Written instruction ▸
Rewrite the data below, substituting "church" for "cathedral" and leaving everything else unchanged.
- - - - -
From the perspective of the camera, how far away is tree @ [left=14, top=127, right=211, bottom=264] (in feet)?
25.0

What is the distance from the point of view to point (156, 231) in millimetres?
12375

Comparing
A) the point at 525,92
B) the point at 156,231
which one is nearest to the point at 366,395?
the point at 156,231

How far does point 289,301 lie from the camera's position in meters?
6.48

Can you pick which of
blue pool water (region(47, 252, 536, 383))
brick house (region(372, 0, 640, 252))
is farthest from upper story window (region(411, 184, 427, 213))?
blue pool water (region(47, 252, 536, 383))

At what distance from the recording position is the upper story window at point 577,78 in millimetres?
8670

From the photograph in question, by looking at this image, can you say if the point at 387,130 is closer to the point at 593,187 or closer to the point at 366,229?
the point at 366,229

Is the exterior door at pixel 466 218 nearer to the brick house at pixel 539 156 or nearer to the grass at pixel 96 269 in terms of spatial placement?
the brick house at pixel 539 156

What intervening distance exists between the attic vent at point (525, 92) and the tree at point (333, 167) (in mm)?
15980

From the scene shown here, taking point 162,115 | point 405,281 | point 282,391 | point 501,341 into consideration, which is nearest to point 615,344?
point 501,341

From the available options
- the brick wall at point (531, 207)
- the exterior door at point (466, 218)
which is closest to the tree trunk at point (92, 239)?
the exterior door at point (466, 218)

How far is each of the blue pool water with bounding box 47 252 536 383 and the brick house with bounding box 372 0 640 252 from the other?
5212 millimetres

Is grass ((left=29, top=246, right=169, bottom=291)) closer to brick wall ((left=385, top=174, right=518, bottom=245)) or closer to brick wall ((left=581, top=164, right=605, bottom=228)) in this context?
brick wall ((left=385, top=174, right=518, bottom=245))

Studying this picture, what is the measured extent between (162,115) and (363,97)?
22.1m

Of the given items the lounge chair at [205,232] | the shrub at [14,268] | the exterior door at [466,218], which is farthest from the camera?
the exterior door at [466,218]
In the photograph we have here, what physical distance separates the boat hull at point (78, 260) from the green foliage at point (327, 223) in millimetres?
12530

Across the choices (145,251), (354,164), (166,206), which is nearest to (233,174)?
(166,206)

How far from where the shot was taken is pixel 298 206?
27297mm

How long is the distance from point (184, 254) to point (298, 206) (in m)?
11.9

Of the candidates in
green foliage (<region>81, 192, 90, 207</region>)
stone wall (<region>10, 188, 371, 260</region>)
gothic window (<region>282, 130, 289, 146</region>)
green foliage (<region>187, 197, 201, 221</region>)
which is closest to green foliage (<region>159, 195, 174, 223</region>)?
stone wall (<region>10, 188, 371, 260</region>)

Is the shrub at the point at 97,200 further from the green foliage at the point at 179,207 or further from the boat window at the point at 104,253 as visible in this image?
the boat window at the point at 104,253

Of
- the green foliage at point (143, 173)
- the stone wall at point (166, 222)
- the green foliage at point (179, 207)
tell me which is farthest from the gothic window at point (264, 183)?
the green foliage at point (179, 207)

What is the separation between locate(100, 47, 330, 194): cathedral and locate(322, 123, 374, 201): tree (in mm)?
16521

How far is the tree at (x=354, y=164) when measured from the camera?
- - - - -
Solution ▸
From the perspective of the camera, how far away is tree @ [left=14, top=127, right=211, bottom=264] (in feet)?
25.0

What is the distance from the point of view to point (156, 231) in millimetres?
12375

Comparing
A) the point at 525,92
B) the point at 156,231
which one is nearest to the point at 366,395?
the point at 156,231

How far does point 289,301 lie from the camera's position in meters?
6.48

Can you pick which of
blue pool water (region(47, 252, 536, 383))
brick house (region(372, 0, 640, 252))
is farthest from upper story window (region(411, 184, 427, 213))?
blue pool water (region(47, 252, 536, 383))

At what distance from the recording position is the upper story window at point 577,78 in millimetres?
8670

From the photograph in question, by looking at this image, can you say if the point at 387,130 is closer to the point at 593,187 or closer to the point at 366,229?
the point at 366,229

Is the exterior door at pixel 466 218 nearer to the brick house at pixel 539 156 or nearer to the grass at pixel 96 269 in terms of spatial placement?
the brick house at pixel 539 156

What intervening distance exists between the attic vent at point (525, 92) and the tree at point (333, 167) (in mm)?
15980

From the scene shown here, taking point 162,115 | point 405,281 | point 282,391 | point 501,341 into consideration, which is nearest to point 615,344?
point 501,341

From the available options
- the brick wall at point (531, 207)
- the exterior door at point (466, 218)
which is closest to the tree trunk at point (92, 239)?
the exterior door at point (466, 218)

How far is each of the blue pool water with bounding box 47 252 536 383 and the brick house with bounding box 372 0 640 252 from the other?
5212 millimetres

Is grass ((left=29, top=246, right=169, bottom=291)) closer to brick wall ((left=385, top=174, right=518, bottom=245)) or closer to brick wall ((left=581, top=164, right=605, bottom=228)) in this context?
brick wall ((left=385, top=174, right=518, bottom=245))

Studying this picture, what is the measured extent between (162,115) and (363,97)?
22.1m

Of the given items the lounge chair at [205,232] | the shrub at [14,268] | the exterior door at [466,218], which is farthest from the camera?
the exterior door at [466,218]
In the photograph we have here, what physical distance separates the boat hull at point (78, 260) from the green foliage at point (327, 223) in millimetres?
12530

Across the choices (145,251), (354,164), (166,206), which is nearest to (233,174)?
(166,206)

How far from where the shot was taken is pixel 298 206?
27297mm

How long is the distance from point (184, 254) to point (298, 206) (in m)?
11.9

Of the candidates in
green foliage (<region>81, 192, 90, 207</region>)
stone wall (<region>10, 188, 371, 260</region>)
gothic window (<region>282, 130, 289, 146</region>)
green foliage (<region>187, 197, 201, 221</region>)
which is closest to green foliage (<region>159, 195, 174, 223</region>)?
stone wall (<region>10, 188, 371, 260</region>)

Is the shrub at the point at 97,200 further from the green foliage at the point at 179,207 or further from the boat window at the point at 104,253 as visible in this image?
the boat window at the point at 104,253

Of
- the green foliage at point (143, 173)
- the stone wall at point (166, 222)
- the green foliage at point (179, 207)
tell me which is farthest from the gothic window at point (264, 183)?
the green foliage at point (179, 207)

What is the separation between locate(100, 47, 330, 194): church and locate(322, 123, 374, 201): tree (in mm)?
16521

How far is the tree at (x=354, y=164) when measured from the camera?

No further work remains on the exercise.